In the face of a volatile stock market and lackluster returns over the past 15 years, socially responsible investors say companies need to temper concern about shareholder value with attention to the environment as well as their workforce and community. In theory, this so-called triple-bottom-line approach should minimize the risks of unforeseen labor or environmental problems and boost profitability. The challenge is that in practice it's very hard for management to keep a long-term perspective – and the results don't always show up in share prices.

"It's difficult because the long term is long, and it can be very hard to keep your hands off [potential] short-term profits," says Steven Lydenberg of Domini Social Investments in Boston.

It's also hard for investors to take the long-term view. Some may worry companies are too willing to sell the geese that laid their golden eggs in a bid to grow market capitalization. But they also don't want to be left behind every time others harvest short-term profits. An LPL Financial analysis found that the average holding period of a stock has fallen from eight years in the 1960s to around five days in 2012.

Mr. Lydenberg strives to find companies that sustain long-term profitability while forgoing short-term temptations to pump up stock prices. He likes consumer products conglomerate Unilever, whose focus on developing nations means forgoing potentially higher margins in developed markets.

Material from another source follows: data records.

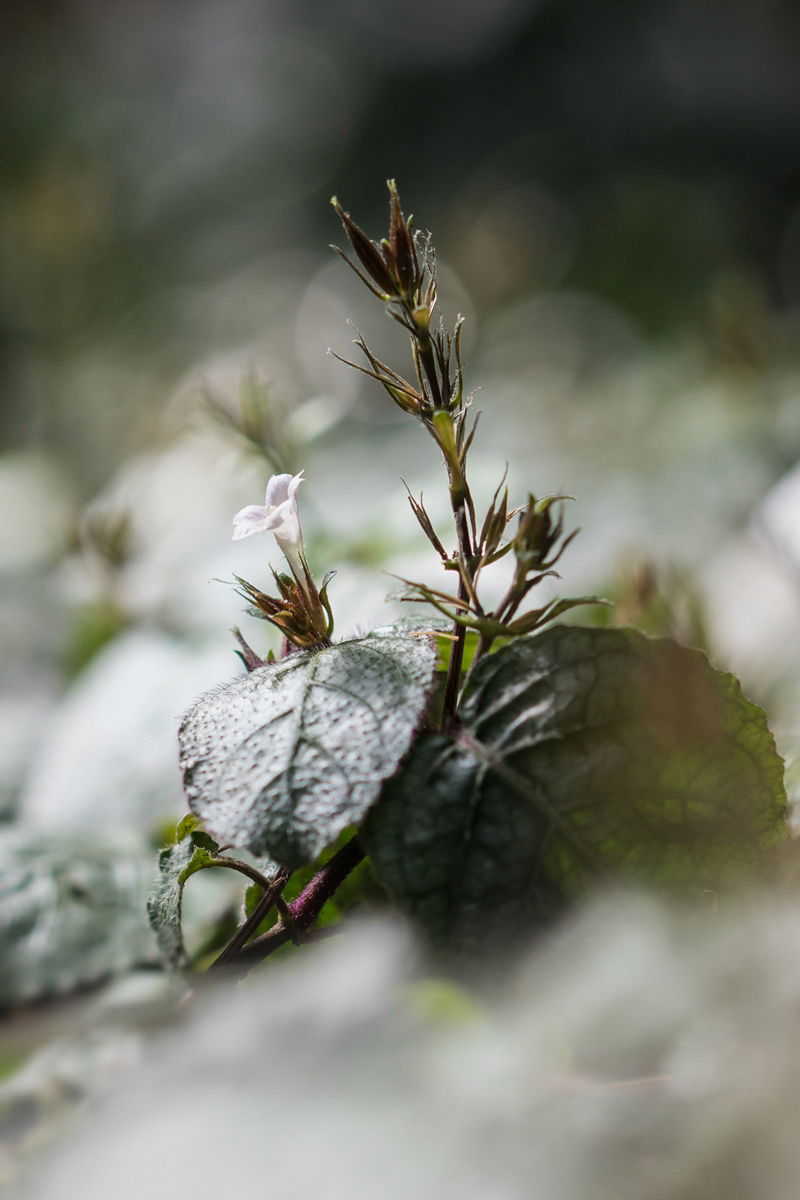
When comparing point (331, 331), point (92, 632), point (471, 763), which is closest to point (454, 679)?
point (471, 763)

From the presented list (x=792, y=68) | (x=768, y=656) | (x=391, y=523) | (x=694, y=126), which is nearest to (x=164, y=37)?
(x=694, y=126)

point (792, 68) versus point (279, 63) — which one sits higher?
point (279, 63)

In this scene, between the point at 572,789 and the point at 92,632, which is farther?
the point at 92,632

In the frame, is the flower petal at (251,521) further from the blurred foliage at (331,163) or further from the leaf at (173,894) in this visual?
the blurred foliage at (331,163)

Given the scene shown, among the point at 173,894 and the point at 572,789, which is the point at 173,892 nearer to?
the point at 173,894

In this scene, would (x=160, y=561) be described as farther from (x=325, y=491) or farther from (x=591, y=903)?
(x=591, y=903)

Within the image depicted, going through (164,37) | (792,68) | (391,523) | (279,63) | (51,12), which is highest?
(51,12)
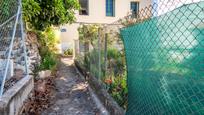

He also likes Campbell Soup Co., which he credits for declining to get into high-margin, low-nutrition snack foods.

The two companies illustrate the difficulty of predicting performance based on a triple-bottom-line perspective. Unilever is a winner. In the past 10 years, its stock has climbed 120 percent versus 80 percent for the Standard & Poor's 500 index. But Campbell's has underperformed, climbing only 60 percent, although offering steadier performance than either Unilever or the S&P.

Some academics and economists question the basic thesis that corporate attention to stock prices has dragged down returns.

"Corporate profits are outstanding" as a share of gross domestic product, says Steven Kaplan, professor of finance at The University of Chicago Booth School of Business. "People are complaining that corporations have too much cash. Too much cash means you've made a lot of money.... So the view that there's something wrong [for shareholders] is very, very strange."

Instead of investing in single stocks, investors can invest in specialty mutual funds, such as the Green Century Equity Fund, which reflects the triple-bottom-line bias of the MSCI KLD 400 Social Index. The index often outperforms its MSCI USA benchmark, in part because of risk-management strategies, says Tom Kuh, executive director for environmental, social, and governance indexes at MSCI, an index and risk analytics firm based in New York. But investors, who can't invest in the index, might also have to settle for lower returns. Performance of Green Century Equity Fund lags behind the S&P 500 over one-, three-, five-, and 10-year intervals.

Another approach is to use mutual funds that hold high-quality companies whose businesses enjoy high barriers to entry and consistently large margins, according to Morningstar analyst David Kathman. Funds in this vein include Vanguard PRIMECAP Fund, Yacktman Fund, Dreyfus Appreciation Fund, and the Jensen Quality Growth Fund. The Jensen fund, for instance, looks for stocks that have delivered 15 percent return on equity for 10 or more years.

Companies in Jensen's fund provide relative stability in down markets, he adds, but routinely underperform in frothy markets as more aggressive funds rack up bigger gains.